Return, character for character, the lines from the one bearing "Looking at the" through the end of the material. Omit everything before that line.

.....

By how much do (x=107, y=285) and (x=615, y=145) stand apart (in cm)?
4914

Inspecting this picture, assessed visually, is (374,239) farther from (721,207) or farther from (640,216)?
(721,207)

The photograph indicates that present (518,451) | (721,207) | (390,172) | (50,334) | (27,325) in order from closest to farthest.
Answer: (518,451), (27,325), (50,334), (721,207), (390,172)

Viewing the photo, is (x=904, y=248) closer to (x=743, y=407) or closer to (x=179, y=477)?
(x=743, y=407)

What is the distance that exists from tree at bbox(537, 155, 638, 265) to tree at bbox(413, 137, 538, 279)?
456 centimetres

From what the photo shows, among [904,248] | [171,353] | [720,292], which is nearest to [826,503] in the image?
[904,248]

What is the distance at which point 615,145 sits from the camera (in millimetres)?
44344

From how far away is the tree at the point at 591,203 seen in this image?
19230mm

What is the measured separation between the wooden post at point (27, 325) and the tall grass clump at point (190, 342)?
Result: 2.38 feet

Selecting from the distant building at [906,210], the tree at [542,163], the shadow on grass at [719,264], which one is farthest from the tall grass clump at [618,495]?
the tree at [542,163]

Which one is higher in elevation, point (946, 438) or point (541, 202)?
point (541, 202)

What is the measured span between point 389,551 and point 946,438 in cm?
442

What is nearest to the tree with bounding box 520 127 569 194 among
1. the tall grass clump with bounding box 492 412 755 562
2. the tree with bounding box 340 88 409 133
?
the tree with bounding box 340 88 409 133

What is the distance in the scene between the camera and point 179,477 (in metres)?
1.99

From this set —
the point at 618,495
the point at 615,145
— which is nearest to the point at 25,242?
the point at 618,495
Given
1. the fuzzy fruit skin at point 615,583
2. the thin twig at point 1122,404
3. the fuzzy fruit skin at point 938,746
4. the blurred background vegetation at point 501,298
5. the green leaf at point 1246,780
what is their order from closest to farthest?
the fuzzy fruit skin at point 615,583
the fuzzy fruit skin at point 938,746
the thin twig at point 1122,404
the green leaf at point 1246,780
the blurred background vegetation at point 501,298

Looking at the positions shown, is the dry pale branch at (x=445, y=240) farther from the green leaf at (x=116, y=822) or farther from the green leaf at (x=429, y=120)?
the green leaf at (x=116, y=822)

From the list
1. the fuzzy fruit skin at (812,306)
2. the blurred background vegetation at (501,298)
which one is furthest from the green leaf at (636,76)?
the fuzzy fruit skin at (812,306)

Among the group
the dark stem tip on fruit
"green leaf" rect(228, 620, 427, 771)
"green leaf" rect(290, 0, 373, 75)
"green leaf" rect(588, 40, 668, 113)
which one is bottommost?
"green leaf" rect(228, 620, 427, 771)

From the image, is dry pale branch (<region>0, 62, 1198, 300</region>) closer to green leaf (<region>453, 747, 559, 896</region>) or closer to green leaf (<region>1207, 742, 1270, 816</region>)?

.....

• TASK OUTPUT:
Looking at the positions shown, is the dry pale branch at (x=445, y=240) farther from the green leaf at (x=116, y=822) or farther from the green leaf at (x=429, y=120)?
the green leaf at (x=116, y=822)

From the list
1. the fuzzy fruit skin at (812,306)
2. the blurred background vegetation at (501,298)
which one is furthest from the green leaf at (636,76)?
the fuzzy fruit skin at (812,306)

Among the group
the dark stem tip on fruit
"green leaf" rect(228, 620, 427, 771)
"green leaf" rect(290, 0, 373, 75)
"green leaf" rect(588, 40, 668, 113)
which one is bottommost?
"green leaf" rect(228, 620, 427, 771)

From the image, is dry pale branch (<region>0, 62, 1198, 300</region>) closer to green leaf (<region>453, 747, 559, 896</region>) or closer to green leaf (<region>1207, 742, 1270, 816</region>)?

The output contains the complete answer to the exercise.